AMENDMENT ONE TO RENEWAL EXECUTIVE EMPLOYEMENT AGREEMENT
Exhibit 10.52
AMENDMENT ONE TO RENEWAL EXECUTIVE EMPLOYEMENT AGREEMENT
This Amendment One to the Renewal Executive Employment Agreement (Amendment One) is made, effective as of April 16, 2013 (Effective Date), by and between Accuray Incorporated, a Delaware corporation (Accuray) and Kelly Londy (Executive).
The parties entered into an Employment Agreement (the Agreement) effective as of January 1, 2013 and, in consideration of the mutual promises contained in this Amendment One, the parties want to amend the Agreement on the terms and conditions set forth herein.
The parties hereby agree as follows:
1. The Agreement Recitals, Section 1(a), Section 5(d) and Section 5(e) of the Agreement shall be amended such that Senior Vice President, Chief Commercial Officer shall be replaced with the Executive Vice President, Chief Commercial Officer.
2. The Agreement, Section 4(a) on Page 2 of the Agreement shall be amended such that Executives Base Salary of $329,600 shall be replaced with $350,000 calculated on an annualized basis.
3. As permitted under Section 4(c)(ii) of the Agreement, and in connection with the above changes, Executive will be granted 60,000 Restricted Stock Units (RSUs) in accordance with Accurays policy for granting of equity awards, with the grant date for such RSUs to be the last trading day of the current calendar month, or April 30, 2013 and the vest start date for such RSUs to be April 30, 2013. Exhibit B to the Agreement shall be amended accordingly, following such grants.
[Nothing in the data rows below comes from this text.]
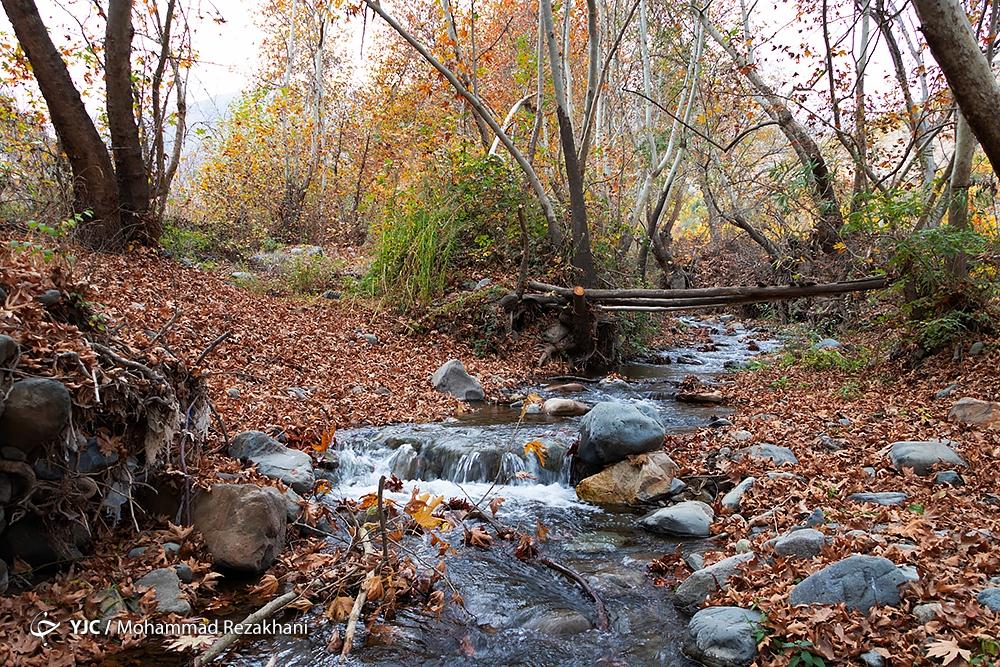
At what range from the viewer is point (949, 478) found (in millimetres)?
4332

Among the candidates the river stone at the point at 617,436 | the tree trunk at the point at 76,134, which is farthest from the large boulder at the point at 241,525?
the tree trunk at the point at 76,134

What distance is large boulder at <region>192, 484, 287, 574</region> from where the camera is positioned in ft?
12.2

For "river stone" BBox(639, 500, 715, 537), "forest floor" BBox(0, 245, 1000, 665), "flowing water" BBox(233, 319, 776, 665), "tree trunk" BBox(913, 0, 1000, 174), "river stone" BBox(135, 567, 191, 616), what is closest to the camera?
"forest floor" BBox(0, 245, 1000, 665)

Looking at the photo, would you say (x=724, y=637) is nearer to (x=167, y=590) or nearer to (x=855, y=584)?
(x=855, y=584)

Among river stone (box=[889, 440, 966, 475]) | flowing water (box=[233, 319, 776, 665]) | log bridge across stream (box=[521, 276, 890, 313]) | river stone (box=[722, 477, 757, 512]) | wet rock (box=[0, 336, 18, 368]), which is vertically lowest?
flowing water (box=[233, 319, 776, 665])

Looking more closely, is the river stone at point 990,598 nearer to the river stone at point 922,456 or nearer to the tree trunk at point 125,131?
the river stone at point 922,456

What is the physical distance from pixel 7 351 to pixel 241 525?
157 centimetres

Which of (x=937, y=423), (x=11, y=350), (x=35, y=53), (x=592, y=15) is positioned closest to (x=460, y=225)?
(x=592, y=15)

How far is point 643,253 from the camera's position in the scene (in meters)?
13.9

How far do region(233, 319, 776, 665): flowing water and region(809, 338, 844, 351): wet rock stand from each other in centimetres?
290

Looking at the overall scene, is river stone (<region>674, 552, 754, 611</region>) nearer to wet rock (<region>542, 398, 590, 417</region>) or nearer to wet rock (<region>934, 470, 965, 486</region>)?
wet rock (<region>934, 470, 965, 486</region>)

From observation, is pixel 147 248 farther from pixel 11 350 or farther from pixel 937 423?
pixel 937 423

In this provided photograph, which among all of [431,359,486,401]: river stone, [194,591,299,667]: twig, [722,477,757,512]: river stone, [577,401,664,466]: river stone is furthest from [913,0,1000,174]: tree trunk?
[431,359,486,401]: river stone

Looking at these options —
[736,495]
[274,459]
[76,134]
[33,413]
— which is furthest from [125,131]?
[736,495]
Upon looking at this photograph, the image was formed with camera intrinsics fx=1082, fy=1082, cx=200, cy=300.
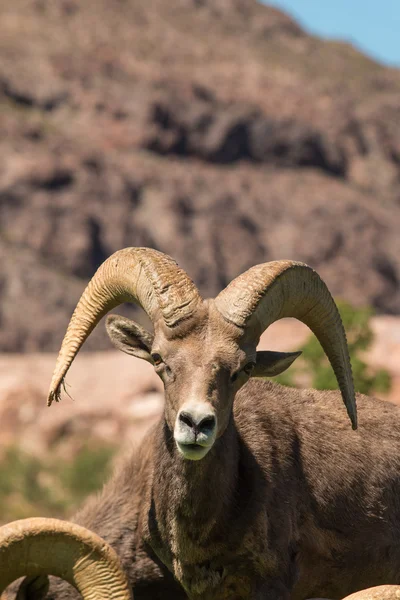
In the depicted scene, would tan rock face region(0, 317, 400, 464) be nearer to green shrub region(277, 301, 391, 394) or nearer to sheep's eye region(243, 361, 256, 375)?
green shrub region(277, 301, 391, 394)

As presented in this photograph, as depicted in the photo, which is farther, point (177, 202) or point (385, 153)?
point (385, 153)

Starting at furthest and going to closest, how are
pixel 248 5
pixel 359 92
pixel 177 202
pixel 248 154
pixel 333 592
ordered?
pixel 248 5, pixel 359 92, pixel 248 154, pixel 177 202, pixel 333 592

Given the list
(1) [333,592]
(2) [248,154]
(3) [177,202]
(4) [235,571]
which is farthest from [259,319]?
(2) [248,154]

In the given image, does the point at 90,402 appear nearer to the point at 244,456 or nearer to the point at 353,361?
the point at 353,361

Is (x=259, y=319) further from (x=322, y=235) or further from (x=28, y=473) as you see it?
(x=322, y=235)

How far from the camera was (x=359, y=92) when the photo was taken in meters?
102

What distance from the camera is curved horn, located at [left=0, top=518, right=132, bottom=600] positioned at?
905 cm

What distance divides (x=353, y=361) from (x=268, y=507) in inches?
648

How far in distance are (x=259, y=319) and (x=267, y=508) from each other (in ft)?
5.04

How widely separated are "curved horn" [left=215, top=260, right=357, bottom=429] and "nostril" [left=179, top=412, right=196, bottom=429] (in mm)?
1121

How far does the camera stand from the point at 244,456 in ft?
29.7

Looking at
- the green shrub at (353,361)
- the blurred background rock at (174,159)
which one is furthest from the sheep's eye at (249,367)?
the blurred background rock at (174,159)

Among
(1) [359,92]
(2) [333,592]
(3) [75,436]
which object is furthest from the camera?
(1) [359,92]

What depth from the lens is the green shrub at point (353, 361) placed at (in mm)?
24438
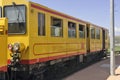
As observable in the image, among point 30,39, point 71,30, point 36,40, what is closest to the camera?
point 30,39

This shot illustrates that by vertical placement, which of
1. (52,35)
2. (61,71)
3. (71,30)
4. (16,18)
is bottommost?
(61,71)

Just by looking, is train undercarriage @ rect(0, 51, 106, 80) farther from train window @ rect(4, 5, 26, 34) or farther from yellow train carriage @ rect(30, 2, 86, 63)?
train window @ rect(4, 5, 26, 34)

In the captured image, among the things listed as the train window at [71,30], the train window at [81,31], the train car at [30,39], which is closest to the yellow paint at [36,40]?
the train car at [30,39]

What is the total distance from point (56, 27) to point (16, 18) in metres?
3.52

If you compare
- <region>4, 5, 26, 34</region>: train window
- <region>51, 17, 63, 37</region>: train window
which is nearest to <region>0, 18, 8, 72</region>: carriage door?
<region>4, 5, 26, 34</region>: train window

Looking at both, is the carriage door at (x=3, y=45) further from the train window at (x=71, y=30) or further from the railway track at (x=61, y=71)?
the train window at (x=71, y=30)

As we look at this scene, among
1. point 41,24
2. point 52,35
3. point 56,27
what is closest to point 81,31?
A: point 56,27

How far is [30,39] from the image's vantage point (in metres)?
13.1

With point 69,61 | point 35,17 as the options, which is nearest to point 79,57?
point 69,61

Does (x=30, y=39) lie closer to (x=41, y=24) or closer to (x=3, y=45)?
(x=41, y=24)

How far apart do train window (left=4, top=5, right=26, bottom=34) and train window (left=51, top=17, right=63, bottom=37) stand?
2703mm

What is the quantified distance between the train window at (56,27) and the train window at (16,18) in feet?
8.87

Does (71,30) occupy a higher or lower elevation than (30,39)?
higher

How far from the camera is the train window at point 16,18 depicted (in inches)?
520
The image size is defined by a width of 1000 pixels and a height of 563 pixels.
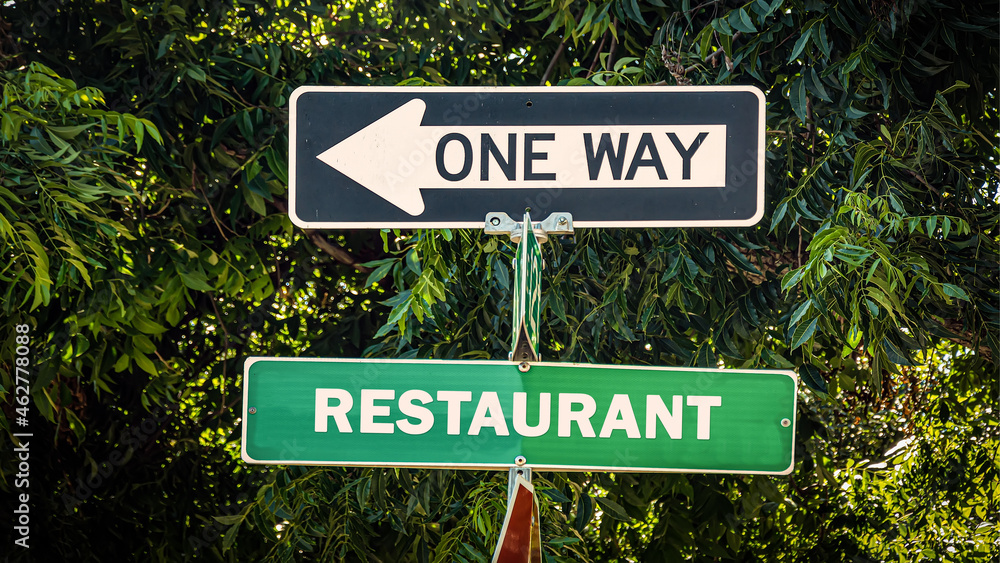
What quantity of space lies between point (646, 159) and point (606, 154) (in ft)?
0.21

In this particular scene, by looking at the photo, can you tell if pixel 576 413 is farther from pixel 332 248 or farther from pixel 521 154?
pixel 332 248

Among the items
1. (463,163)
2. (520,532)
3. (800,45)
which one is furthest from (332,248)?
(520,532)

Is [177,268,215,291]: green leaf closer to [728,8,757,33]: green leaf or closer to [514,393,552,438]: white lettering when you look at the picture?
[728,8,757,33]: green leaf

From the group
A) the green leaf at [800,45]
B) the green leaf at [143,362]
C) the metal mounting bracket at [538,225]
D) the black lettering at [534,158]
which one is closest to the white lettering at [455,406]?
the metal mounting bracket at [538,225]

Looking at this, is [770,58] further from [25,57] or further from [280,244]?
[25,57]

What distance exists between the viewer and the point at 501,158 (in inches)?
55.9

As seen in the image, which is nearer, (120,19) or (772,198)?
(772,198)

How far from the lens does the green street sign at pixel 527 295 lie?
1268 millimetres

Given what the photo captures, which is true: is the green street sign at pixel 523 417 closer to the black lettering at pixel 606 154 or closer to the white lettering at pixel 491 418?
the white lettering at pixel 491 418

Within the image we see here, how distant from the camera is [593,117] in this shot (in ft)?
4.68

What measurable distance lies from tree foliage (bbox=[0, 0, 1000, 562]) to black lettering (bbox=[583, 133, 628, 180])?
105 centimetres

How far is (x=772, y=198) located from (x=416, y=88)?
2.00m

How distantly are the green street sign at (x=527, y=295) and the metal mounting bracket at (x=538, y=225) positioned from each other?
2 centimetres

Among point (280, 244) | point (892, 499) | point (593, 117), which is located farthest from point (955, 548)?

4. All provisions of the Agreement, except as expressly modified by this Amendment One, will remain in full force and effect and are hereby ratified and reaffirmed. In the case of direct conflict or conflict by reason of interpretation between any provision of this Amendment One and the Agreement, this Amendment One shall control and supersede the terms of the Agreement. This Amendment One in combination with the Agreement contains the entire agreement of the parties hereto with respect to the subject matter hereof, and supersedes all prior understandings, representations and warranties, written and oral.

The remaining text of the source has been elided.